I know that normalis(z)ation has been extensively discussed on Stack Overflow. I've read many of the previous discussions. I've got some additional questions though.
I'm working on a legacy system with at least 100 tables. The database is has some un-normalized structure, tables that contain a variety of disparate data, and other problems. I've been given the task of trying to improve it. I can't just start again but need to modify the existing schema.
In the past I have always tried to design normalized databases. Now the questions. A senior developer has suggested that in some cases we can't normalize:
1) With temporal data. For example an invoice is created that links to a product. If a customer asks for a copy of this invoice a year later we must be able to produce an exact copy of the original. What if the product price, name or description have been updated? The senior guy suggested that the price and other product information should be copied to the invoice table. I'm thinking maybe we should have another table such as productPrice that has a date field so we can track changes in price over time. We would need the same thing for the product description and name I guess? Seems complicated. What do you think?
2) The database is an accounting system. I'm not very familiar with accounting. At the moment some summary data is derived and stored in the database. For example total sales for the year. My senior associate has said that accountants like to check things are correct by comparing this value with data that is actually calculated from invoices etc to give them confidence that the application is working correctly. He said that at the moment for example we can tell if someone deleted an invoice from last year mistakenly because the totals will not be the same. He also pointed out that it could be quite slow to calculate these totals on the fly. Of course I said that data should not be duplicated and should always be calculated when needed. I suggested that we could use SQL Reporting Services or some other solution that will generate these reports overnight and cache them. Anyway he's not convinced. Any comments on this?
Thanks very much :)
Your senior colleague is a developer, not a data modeller. You are better off starting from scratch, without them. Normalisation is complicated only to those who will not read books, and get their 'knowledge' from the amateurs at wiki. It is fair enough that he makes you think, but some of the issues are absurd.
You need to appreciate the differences between actual online data, and historic data; then the difference between merely historic and archival needs. All of them are right for the specific business requirement, and wrong for all others, there is no universal right and wrong.
ProductPrice(actually, I would call it
ProductDate) is a good idea, but may not be necessary. But you are right, you need to evaluate the currency of data, in the full context of the whole database.
Productscannot be deleted, they can be marked
InvoiceItemhas FKs to both
NumUnits; ProductPrice; TaxAmount; ExtendedPrice. Sure, this looks like a "denormalisation" but it is not, because prices, taxation rates, etc, are subject to change. But more important, the legal requirement is that we can reproduce the old invoice on demand.
InvoiceTotalAmountis a derived column, just
SUM()of the InvoiceItems
That is rubbish. Accounting systems, and accountants do not "work" like that.

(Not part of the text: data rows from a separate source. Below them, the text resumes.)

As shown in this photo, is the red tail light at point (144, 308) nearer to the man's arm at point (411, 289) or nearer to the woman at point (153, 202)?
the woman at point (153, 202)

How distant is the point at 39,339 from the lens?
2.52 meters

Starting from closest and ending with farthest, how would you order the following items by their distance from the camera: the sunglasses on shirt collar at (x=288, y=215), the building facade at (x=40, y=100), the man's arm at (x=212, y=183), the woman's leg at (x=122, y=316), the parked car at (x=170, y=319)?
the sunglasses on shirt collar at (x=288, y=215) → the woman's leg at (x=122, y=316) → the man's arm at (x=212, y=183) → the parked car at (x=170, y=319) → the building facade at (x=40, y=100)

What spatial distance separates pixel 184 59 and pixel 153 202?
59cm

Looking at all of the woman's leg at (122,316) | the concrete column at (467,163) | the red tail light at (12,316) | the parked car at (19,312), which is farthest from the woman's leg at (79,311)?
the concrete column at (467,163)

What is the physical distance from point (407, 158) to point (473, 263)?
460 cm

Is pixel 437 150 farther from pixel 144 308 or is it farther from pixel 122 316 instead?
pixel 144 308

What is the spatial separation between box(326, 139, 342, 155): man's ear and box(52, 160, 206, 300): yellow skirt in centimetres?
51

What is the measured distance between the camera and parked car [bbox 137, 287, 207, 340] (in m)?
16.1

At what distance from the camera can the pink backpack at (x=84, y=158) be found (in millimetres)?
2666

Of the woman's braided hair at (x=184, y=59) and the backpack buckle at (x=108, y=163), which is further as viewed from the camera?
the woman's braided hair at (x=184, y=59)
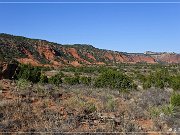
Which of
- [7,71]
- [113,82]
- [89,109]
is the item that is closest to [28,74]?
[7,71]

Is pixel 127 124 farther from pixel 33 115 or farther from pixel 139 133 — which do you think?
pixel 33 115

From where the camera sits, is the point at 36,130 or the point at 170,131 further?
the point at 170,131

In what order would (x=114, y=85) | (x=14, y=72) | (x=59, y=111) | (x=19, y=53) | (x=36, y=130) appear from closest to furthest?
1. (x=36, y=130)
2. (x=59, y=111)
3. (x=14, y=72)
4. (x=114, y=85)
5. (x=19, y=53)

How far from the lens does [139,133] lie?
33.9 feet

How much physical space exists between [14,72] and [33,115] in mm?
14179

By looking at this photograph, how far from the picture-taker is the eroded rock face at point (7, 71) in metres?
22.0

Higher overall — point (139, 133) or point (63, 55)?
point (63, 55)

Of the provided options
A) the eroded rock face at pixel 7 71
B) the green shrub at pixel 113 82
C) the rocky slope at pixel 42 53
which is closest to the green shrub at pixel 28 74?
the eroded rock face at pixel 7 71

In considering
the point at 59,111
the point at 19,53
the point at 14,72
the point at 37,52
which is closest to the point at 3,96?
the point at 59,111

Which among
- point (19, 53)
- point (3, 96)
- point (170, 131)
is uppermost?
→ point (19, 53)

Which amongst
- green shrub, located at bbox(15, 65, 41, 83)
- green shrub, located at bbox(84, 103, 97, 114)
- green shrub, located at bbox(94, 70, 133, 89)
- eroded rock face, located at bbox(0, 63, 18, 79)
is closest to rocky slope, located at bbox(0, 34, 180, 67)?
green shrub, located at bbox(15, 65, 41, 83)

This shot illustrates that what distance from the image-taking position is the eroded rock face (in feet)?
72.3

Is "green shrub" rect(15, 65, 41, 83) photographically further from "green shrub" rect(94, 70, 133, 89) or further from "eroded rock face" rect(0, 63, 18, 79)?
"green shrub" rect(94, 70, 133, 89)

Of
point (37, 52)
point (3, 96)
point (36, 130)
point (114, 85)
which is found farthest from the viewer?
point (37, 52)
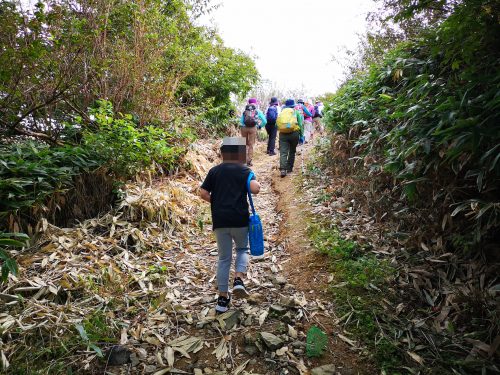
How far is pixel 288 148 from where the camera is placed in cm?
808

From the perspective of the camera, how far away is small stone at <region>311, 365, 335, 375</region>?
2.29m

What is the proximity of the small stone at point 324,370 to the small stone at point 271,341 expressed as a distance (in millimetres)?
367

If it is a true accounting system, then it will have JournalEntries, or "double entry"; that is what a qualified account is required to use (by law).
Ensuring that Invoices are not deleteable is a separate issue, to do with security, etc. if anyone is paranoid about things being deleted from their database, and their database was not secured by a qualified person, then they have more and different problems that have nothing to do with this question. Obtain a security audit, and do whatever they tell you.

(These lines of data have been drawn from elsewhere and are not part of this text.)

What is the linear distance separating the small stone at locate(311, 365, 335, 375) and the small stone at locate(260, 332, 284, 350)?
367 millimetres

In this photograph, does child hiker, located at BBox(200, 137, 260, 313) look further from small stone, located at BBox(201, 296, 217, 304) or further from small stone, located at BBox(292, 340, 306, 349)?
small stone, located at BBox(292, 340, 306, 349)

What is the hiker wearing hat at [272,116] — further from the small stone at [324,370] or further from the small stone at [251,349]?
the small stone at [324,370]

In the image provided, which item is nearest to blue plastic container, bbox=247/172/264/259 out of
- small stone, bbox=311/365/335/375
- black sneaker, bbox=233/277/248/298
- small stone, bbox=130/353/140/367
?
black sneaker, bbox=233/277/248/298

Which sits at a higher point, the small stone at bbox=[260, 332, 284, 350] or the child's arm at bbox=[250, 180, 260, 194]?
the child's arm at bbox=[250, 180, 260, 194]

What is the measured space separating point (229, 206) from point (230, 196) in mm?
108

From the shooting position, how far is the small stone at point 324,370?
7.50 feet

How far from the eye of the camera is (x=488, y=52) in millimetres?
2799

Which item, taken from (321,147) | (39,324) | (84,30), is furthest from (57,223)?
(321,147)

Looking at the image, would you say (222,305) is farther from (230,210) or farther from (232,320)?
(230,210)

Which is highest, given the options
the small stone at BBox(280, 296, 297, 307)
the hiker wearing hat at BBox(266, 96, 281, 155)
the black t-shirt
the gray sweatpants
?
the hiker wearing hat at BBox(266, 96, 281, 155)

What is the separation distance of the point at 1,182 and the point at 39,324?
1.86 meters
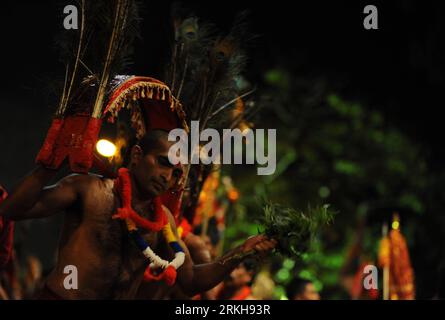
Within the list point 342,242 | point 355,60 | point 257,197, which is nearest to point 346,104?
point 355,60

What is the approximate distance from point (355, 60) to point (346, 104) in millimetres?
1880

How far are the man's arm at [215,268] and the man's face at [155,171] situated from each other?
49 cm

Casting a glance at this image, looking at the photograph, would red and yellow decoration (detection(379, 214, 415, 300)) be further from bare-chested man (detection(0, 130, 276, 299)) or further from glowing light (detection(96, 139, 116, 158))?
glowing light (detection(96, 139, 116, 158))

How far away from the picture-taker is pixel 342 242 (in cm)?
1469

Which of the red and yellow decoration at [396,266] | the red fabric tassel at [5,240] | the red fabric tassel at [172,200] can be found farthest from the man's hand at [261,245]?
the red and yellow decoration at [396,266]

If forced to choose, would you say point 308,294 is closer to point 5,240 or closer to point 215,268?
point 215,268

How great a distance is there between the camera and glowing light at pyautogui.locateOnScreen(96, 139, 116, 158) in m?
4.80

There are a few people on this site who think wiki is a place that you can learn something. It isn't. It is a cesspool of "definitions" written by amateurs, and the "definitions" are constantly changed by other amateurs. No fixed definition that you can rely on. So don't worry about what wiki says or what people say wiki says, the moment they mention wiki, you know their "knowledge" come from reading not qualification; and what they are reading is an ever-changing cesspit. They will predictably argue about "definitions" because they have no actual experience; the experienced will just get on with the job
A Normalised database is always much faster than Unnormalised database. So it is very important to understand what Normalisation and Denormalisaion is, and what it isn't. The process is greatly hindered when people have fluid and amateur "definitions", it just leads to confusion and time-wasting "discussions". When you have fixed definitions, you can avoid all that, and just get on with the job.
Summary tables are quite normal, to save the time and processing power, of recalculating info that does not change, eg: YTD totals for every year but this year; MTD totals for every month in this year but not this month. "Always recalculating" data is a bit silly when (a) the info is very large and (b) does not change. Calculate for the current month only
Summary tables are not a "denormalisation" (except in the eyes of those who have just learned about "normalisation" from their magical, ever-changing fluid "source"; or as non-practitioners, who apply simple black-or-white rules to everything). Again, the definition is not being argued here; it simply does not apply to Summary tables.
Summary tables do not affect data integrity (assuming of course that the data that they were sourced from was integral).
Summary tables are an addition to the database, which are not required to have the same constraints as the database. There are essentially reporting tables or data warehouse tables, as opposed to database tables.
There are no Update Anomalies (which is a strict definition) related to Summary tables. You cannot change or delete an invoice from last year. Update Anomalies apply to true Denormalised or Unnormalised current data.